CHR's Php1000 budget VIOLATES doctrine of independence thru ADEQUATE appropriation

Constitutionally-created bodies are independent from one another. In fact, the doctrine of separation of powers is not only applicable to the three Great Branches of government (the Executive, the Judiciary and the Legislative) but also to other offices, bodies and commissions created by the 1987 Constitution. In short, no branch, body, commission or office can encroach upon the functions and prerogatives of the others and it can neither directly or indirectly abolish any constitutional creation nor cause it to cease functioning.
While the Congress wields the power of the purse, such power cannot be exercised to nullify certain provisions of the Constitution such as Article XIII on Social Justice and Human Rights, which created the Commission on Human Rights (CHR). One of the features of independence of constitutional creations is "adequate appropriation." This is the doctrine of independence thru adequate appropriation.

It is true that the CHR, unlike the Supreme Court, for example, does not enjoy fiscal autonomy. However, it cannot be made to stop functioning thru inadequate appropriation since that would, in effect, abolish an office through law, which is against the fundamental doctrine of constitutional supremacy.

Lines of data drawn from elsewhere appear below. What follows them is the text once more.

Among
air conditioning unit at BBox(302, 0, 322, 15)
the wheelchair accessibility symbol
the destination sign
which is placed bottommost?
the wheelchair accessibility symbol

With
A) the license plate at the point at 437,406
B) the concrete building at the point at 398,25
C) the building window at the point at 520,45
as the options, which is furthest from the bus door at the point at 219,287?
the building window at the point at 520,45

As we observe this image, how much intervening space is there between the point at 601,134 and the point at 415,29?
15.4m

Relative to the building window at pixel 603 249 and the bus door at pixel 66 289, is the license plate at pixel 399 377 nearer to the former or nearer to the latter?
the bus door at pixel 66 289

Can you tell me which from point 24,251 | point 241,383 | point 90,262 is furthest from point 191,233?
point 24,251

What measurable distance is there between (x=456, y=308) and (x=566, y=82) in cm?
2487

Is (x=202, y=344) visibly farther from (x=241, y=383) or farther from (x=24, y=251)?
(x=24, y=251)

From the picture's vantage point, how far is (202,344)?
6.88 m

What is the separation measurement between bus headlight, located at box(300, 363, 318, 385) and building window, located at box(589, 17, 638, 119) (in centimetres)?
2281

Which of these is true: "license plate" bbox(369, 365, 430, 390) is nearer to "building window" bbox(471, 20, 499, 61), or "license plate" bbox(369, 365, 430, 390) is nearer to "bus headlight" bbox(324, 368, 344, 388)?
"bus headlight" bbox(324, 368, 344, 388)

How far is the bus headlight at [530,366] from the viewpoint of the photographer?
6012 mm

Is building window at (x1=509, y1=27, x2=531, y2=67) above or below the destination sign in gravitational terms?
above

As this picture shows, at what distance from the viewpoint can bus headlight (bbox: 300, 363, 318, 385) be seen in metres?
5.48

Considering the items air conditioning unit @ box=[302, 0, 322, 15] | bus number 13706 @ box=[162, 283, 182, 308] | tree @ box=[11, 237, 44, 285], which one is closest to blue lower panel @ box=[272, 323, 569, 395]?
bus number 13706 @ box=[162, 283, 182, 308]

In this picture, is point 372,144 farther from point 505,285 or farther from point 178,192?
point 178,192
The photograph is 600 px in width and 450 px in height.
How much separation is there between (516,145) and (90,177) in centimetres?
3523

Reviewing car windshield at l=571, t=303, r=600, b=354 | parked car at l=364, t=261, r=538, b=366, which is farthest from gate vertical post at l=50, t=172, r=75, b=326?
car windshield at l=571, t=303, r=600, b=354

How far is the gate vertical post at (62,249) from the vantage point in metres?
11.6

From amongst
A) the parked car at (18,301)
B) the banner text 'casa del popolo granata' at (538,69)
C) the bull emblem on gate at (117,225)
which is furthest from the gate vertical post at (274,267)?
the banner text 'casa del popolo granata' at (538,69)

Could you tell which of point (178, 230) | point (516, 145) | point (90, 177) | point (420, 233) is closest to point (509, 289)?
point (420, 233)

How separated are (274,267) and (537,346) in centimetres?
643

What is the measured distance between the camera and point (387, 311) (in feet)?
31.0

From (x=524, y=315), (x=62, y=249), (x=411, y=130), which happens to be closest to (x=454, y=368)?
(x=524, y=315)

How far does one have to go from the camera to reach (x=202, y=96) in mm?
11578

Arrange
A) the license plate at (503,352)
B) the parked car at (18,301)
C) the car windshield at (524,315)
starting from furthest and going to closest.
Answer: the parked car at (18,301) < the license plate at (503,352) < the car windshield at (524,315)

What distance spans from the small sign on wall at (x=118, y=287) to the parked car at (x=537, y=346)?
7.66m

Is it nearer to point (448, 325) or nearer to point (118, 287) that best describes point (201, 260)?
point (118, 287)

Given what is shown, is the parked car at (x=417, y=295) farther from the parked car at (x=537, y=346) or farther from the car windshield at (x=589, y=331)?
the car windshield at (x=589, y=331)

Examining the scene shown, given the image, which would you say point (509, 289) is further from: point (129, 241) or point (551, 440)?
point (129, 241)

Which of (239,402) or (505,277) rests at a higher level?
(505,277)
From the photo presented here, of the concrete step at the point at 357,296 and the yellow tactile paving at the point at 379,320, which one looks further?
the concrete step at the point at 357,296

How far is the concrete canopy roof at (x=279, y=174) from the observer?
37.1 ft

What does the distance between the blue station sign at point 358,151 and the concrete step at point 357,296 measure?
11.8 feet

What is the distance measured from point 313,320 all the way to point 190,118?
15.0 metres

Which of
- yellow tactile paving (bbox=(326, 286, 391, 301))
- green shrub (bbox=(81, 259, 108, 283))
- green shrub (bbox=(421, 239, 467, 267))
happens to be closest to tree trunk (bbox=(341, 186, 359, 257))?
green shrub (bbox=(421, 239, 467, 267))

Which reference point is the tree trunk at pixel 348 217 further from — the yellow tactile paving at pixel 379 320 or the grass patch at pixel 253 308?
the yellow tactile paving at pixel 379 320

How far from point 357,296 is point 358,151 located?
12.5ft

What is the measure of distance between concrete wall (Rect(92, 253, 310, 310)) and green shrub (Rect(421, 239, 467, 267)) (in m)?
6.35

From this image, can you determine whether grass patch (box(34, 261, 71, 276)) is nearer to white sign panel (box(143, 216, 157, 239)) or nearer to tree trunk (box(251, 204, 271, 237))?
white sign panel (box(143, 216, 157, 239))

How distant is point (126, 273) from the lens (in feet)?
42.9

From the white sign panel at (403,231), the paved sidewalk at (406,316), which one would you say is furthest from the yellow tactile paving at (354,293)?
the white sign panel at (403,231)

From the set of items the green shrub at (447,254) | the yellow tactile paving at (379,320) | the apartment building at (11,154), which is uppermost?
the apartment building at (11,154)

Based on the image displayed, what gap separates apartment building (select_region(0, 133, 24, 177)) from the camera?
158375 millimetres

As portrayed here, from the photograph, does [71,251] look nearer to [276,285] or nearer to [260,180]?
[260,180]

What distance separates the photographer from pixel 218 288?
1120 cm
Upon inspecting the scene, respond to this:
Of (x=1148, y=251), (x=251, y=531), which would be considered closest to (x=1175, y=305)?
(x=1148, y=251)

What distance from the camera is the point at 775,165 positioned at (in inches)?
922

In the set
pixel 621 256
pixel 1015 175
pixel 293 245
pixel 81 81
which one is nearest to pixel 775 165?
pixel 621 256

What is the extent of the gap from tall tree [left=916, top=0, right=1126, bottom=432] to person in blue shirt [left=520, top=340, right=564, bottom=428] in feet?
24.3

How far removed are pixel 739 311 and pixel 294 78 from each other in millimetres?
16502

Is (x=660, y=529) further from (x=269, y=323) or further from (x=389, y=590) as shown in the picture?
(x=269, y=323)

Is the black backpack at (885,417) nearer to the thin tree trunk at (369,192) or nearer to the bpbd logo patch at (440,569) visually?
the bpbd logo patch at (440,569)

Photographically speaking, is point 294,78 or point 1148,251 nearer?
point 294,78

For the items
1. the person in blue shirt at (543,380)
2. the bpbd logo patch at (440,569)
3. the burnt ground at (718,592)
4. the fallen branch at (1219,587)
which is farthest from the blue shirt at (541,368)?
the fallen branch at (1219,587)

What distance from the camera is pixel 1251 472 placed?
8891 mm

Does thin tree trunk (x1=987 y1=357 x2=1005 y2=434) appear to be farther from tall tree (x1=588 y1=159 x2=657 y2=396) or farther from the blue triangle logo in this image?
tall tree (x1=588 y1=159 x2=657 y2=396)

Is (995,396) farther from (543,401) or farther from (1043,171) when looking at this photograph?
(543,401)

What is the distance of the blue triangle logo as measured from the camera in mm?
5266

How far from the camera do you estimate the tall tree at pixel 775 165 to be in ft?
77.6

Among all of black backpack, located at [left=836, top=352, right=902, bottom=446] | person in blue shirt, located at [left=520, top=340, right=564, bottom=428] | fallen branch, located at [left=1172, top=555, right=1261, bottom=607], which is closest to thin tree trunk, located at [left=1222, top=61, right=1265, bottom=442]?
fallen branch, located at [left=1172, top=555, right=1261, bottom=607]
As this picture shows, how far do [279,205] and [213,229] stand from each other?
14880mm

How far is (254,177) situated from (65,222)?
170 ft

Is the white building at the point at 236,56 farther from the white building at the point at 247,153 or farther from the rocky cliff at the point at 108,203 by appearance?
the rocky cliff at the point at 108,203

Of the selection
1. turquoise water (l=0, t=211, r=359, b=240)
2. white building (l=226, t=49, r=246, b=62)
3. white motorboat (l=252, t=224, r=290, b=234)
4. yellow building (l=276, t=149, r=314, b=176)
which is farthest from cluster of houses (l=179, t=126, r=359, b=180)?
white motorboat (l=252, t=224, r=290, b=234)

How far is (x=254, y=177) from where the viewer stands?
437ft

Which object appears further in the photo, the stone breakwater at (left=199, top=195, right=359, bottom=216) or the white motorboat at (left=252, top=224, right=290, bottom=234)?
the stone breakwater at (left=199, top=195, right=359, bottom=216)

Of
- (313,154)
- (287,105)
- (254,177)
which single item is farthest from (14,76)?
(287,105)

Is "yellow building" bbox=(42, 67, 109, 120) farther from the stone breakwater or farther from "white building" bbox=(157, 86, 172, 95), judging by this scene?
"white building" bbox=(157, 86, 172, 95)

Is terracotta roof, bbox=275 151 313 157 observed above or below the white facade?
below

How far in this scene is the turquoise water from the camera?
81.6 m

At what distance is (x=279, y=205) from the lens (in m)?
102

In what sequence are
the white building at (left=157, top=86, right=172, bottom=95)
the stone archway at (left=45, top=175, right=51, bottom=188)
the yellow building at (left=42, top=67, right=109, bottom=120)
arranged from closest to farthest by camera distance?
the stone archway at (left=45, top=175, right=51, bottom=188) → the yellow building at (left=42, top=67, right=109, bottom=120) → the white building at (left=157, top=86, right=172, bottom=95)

Joselito Basilia has expressed this view: "Where the Constitution mandates a constitutional office to exercise powers and perform certain tasks, Congress is bound to grant appropriation adequate to enable such office to carry out its constitutional assignment. Whilst it is true that Congress wields the power of the purse, the exercise of such power should neither diminish the efficacy of the Constitution nor emasculate the oversight function of a constitutional office and render the constitutional provisions relating thereto inoperative. In my view, the preposterous reduction of CHR['s] budget (if [ever] it becomes part of the GAA) [would be] an ultra vires act and Congress acted in an arbitrary manner by reason of passion which is subject to judicial review. To view this as a political question would result in an unreasonable and unjust situation where Congress can emasculate any constitutional offices and government agencies including the military by defunding their budgets, making Congress a despotic and most powerful branch of government contrary to the design of the Constitution."